The velocity and pressure fields were measured beneath the Eurostar train and are reported in reference [10]. The velocity traces are similar to those described above and are not shown here. The pressure trace is shown in figure 15, both for the entire train and for the first quarter of the train. One unit of normalised time represents the passage of one carriage of the train. These are ensemble averages of 20 nominally identical train passes. A prominent nose maxi-mum and minimum can be seen in both traces that is similar to those shown in section 2.1. However regular minima are also seen along the vehicle that seem to be associated with the passage of the middle of each coach between the bogies. A tail peak can also be seen. From the Eurostar velocity data it was also possible to obtain autocorrelation functions, and thus the integral length scales and time scales. The length scales were found to be between 1.8 and 2.0m, and the time scales between 0.02 and 0.03 seconds. These values are rather smaller than those for the side boundary layer, as may be expected because the flow is significantly con-strained.

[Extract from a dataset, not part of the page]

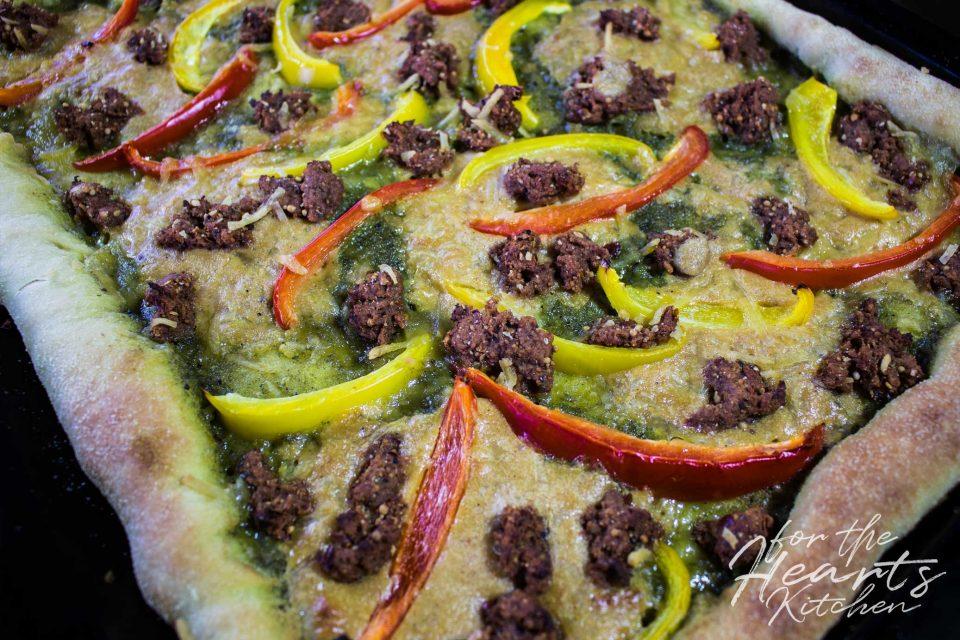 Pizza alla Genovese mit Basilikum-Pesto, Seitan Chorizo und Paprikastreifen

The flow field beneath a full scale 16 car Shinkansen test train and a three car wind tunnel model are reported in [11]. The wind tunnel tests were carried out with a moving ground belt beneath the middle car only, and this may have some influence on the results that are shown in figure 16 below. The results of figure 16 look rather different to those of figure 14, but this is because of the frame of reference that is used and in fact they are identical in form. Those of figure 16 show clearly the inflexion point profile that could only be inferred from figure 14. There is good agreement between the model scale and full scale data. Reference [11] also goes on to look at a number of different underbody geometries bogie fairings etc and shows that the underbody flow is, unsurprisingly, quite sensitive to geometric changes.

Finally, similar information is also presented for tests on the ICE in [12]. However the ve-locity profile information has been normalised in an arbitrary way, and is not amenable for comparison with the other results presented here. It is also of interest to note that the ballast flying problem has also driven wind tunnel and computational research on the flow in and around bogies [11], [12]. This work is at an early stage, and is very challenging both experi-mentally and computationally, with the results being very sensitive to both the experimental set up and the computational configuration (including the turbulence model). Further progress can be expected in this area in the future.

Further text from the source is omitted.